That is largely because of a band of activists, backed by Ralph Nader, who have assailed the project as a bald giveaway of public assets to private interests. They have fought the deal before the council, in front of a zoning board and in the courts, losing at every turn but repeatedly delaying groundbreaking as they raise alarms.
“We’ve been warning the District government,” Nader said. “It’s just like hitting a stone wall. There are very few people who stand up for the taxpayers’ assets.”
At issue for Nader is the price of the land, which the city intends to sell to a private developer planning to build more than 150 luxury apartments and retail space — in addition to the library, firehouse and affordable housing.
In recent weeks, a lawyer affiliated with Nader’s group asked the District’s U.S. attorney to investigate the deal, citing in a Sept. 30 letter an “appearance of corruption and possible illegality.” The letter renews claims of a giveaway, citing a private document it obtained showing that investors stand to make tens of millions of dollars.
The unyielding opposition, however, has deeply vexed neighborhood groups, who accuse the Nader group of advancing an agenda biased against public-
private partnerships at the expense of the community’s wishes for new residents and amenities.
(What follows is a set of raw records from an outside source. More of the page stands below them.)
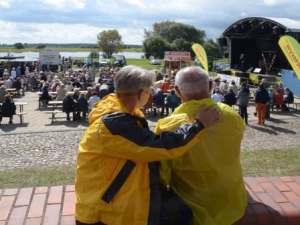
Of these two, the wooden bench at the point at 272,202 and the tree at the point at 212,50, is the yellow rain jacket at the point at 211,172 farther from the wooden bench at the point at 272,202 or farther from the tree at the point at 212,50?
the tree at the point at 212,50

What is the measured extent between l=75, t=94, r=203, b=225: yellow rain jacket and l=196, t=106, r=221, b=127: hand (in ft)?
0.20

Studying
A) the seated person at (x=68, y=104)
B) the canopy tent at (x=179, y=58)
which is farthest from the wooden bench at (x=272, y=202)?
the canopy tent at (x=179, y=58)

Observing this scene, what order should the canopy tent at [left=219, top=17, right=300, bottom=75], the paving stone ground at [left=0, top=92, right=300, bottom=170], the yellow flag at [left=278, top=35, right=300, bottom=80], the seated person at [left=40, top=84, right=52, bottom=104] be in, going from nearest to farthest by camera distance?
1. the paving stone ground at [left=0, top=92, right=300, bottom=170]
2. the yellow flag at [left=278, top=35, right=300, bottom=80]
3. the seated person at [left=40, top=84, right=52, bottom=104]
4. the canopy tent at [left=219, top=17, right=300, bottom=75]

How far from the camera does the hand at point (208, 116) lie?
190 centimetres

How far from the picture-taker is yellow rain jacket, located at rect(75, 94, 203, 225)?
1768 millimetres

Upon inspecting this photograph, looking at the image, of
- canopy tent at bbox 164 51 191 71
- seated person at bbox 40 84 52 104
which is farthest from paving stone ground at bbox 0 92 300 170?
canopy tent at bbox 164 51 191 71

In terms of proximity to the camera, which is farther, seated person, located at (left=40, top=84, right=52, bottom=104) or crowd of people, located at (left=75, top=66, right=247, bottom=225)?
seated person, located at (left=40, top=84, right=52, bottom=104)

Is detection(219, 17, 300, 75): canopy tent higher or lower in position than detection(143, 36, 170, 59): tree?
lower

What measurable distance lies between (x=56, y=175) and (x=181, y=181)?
345 centimetres

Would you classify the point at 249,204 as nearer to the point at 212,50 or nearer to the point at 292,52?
the point at 292,52

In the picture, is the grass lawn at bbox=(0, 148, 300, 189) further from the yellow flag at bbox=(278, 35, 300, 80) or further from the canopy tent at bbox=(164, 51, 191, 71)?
the canopy tent at bbox=(164, 51, 191, 71)

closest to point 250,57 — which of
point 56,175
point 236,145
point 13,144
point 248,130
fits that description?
point 248,130

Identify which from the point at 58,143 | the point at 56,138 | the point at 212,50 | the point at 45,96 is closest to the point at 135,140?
the point at 58,143

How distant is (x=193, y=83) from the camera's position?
2094mm
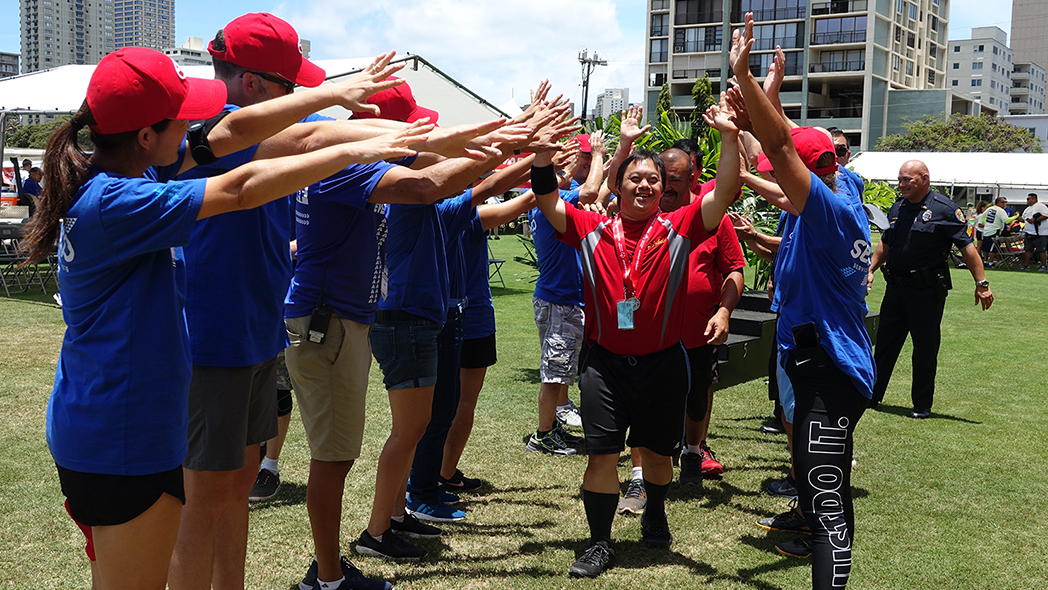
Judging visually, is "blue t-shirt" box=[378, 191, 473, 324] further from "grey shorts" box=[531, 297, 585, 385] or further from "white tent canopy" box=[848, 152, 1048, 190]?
"white tent canopy" box=[848, 152, 1048, 190]

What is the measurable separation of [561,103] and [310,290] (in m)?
1.44

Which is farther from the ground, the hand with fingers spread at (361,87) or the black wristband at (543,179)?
the hand with fingers spread at (361,87)

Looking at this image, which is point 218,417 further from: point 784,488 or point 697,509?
point 784,488

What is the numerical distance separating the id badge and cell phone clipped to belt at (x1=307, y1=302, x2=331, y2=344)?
1481 mm

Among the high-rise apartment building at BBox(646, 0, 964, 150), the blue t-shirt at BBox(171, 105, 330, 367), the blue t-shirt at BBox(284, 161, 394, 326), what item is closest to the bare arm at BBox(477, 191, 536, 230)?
the blue t-shirt at BBox(284, 161, 394, 326)

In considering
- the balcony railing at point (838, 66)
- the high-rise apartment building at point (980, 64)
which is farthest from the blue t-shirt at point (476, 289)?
the high-rise apartment building at point (980, 64)

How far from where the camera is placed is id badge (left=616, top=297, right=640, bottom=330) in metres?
4.10

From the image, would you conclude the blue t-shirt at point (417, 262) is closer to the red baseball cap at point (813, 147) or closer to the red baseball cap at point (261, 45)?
the red baseball cap at point (261, 45)

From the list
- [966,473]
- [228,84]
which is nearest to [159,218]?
[228,84]

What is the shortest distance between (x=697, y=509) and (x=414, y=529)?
189 centimetres

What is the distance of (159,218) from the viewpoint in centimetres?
208

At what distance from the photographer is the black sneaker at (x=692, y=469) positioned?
575 centimetres

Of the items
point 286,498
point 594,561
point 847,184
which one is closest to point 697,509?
point 594,561

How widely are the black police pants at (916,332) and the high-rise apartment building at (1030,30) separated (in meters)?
197
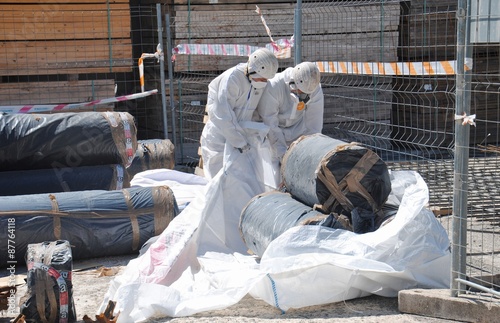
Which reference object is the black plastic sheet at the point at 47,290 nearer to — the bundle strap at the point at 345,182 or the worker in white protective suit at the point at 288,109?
the bundle strap at the point at 345,182

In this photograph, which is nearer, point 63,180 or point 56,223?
point 56,223

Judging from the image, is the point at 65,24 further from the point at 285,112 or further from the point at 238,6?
the point at 285,112

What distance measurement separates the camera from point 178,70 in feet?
A: 33.6

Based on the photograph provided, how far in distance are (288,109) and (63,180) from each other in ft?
7.03

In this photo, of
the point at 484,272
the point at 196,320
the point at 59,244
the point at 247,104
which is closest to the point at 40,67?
the point at 247,104

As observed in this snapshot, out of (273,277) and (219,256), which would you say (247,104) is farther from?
Answer: (273,277)

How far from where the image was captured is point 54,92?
10.2 metres

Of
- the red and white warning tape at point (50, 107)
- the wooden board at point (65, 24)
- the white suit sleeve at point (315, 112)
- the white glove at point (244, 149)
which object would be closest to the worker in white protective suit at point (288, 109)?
the white suit sleeve at point (315, 112)

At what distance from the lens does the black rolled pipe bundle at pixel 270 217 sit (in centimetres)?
558

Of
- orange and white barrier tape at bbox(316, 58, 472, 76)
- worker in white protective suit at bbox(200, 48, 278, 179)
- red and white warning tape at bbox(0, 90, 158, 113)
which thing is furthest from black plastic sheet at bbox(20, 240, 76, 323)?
red and white warning tape at bbox(0, 90, 158, 113)

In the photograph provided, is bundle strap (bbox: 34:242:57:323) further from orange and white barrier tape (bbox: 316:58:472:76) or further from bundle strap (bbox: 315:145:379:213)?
orange and white barrier tape (bbox: 316:58:472:76)

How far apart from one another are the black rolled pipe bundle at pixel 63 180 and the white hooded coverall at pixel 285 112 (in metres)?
1.46

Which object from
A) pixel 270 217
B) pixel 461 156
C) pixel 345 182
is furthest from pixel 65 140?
pixel 461 156

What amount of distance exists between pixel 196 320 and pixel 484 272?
1.84 m
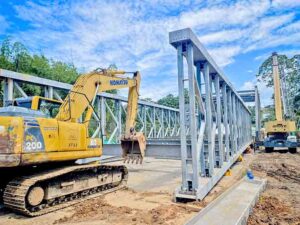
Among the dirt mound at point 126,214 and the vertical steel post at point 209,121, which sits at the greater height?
the vertical steel post at point 209,121

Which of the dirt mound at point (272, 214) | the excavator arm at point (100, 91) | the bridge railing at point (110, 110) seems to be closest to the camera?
the dirt mound at point (272, 214)

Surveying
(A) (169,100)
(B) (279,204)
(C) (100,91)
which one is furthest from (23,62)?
(A) (169,100)

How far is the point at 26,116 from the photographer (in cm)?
583

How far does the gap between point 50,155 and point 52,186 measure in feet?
2.38

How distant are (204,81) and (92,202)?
4.25 m

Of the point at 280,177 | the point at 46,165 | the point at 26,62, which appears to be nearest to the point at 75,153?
the point at 46,165

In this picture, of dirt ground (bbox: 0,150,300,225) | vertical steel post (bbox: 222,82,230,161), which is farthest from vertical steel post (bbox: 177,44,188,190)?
vertical steel post (bbox: 222,82,230,161)

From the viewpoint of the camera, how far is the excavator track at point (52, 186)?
5422 millimetres

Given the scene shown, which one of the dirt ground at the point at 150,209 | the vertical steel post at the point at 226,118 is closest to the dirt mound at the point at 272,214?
the dirt ground at the point at 150,209

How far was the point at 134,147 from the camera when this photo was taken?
358 inches

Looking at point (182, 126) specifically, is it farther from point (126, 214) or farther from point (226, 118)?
point (226, 118)

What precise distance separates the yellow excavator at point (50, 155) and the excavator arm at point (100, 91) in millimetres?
27

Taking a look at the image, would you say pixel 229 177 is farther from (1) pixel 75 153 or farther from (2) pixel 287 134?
(2) pixel 287 134

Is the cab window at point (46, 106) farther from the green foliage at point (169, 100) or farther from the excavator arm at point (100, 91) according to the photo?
the green foliage at point (169, 100)
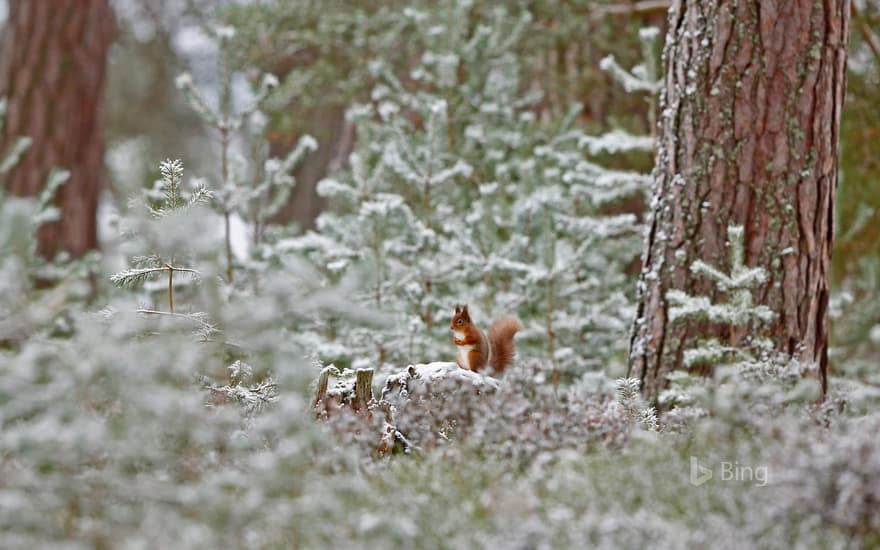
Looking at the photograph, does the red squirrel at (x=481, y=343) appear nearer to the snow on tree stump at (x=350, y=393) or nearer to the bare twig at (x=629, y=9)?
the snow on tree stump at (x=350, y=393)

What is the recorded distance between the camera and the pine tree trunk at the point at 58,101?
7.21 metres

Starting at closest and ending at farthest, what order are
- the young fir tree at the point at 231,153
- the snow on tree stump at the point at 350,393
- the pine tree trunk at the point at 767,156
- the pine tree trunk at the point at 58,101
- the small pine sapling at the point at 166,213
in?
the small pine sapling at the point at 166,213 < the snow on tree stump at the point at 350,393 < the pine tree trunk at the point at 767,156 < the young fir tree at the point at 231,153 < the pine tree trunk at the point at 58,101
And frustrated city officials and developers say that the activists have twisted facts and shown little understanding of the practicalities of urban development in the course of delaying a project expected to return about $3.5 million in taxes annually to city coffers.
“We’re going to be one of the last libraries renovated,” said Susan Haight, who lives near the redevelopment site and leads the Friends of the West End Library. “I just find [the opponents] very, very frustrating. . . . It’s over, and it’s time to move on.”
The fight also carries implications for other public-private land deals, which have become a favored vehicle for city officials to promote economic development with public spending without violating the city’s strict debt cap. Mayor Vincent C. Gray (D) has proposed financing a new professional soccer stadium by swapping a city office building for privately held land in Southwest Washington.
Some of the same people who oppose the West End project are fighting another deal: the redevelopment of a former public school on Capitol Hill that involves the same developer. And the Nader-backed Library
Renaissance Project has been skeptical of another plan, in its early stages, to refurbish the Martin Luther King Jr. Memorial Library by expanding the building and leasing part of it to private parties.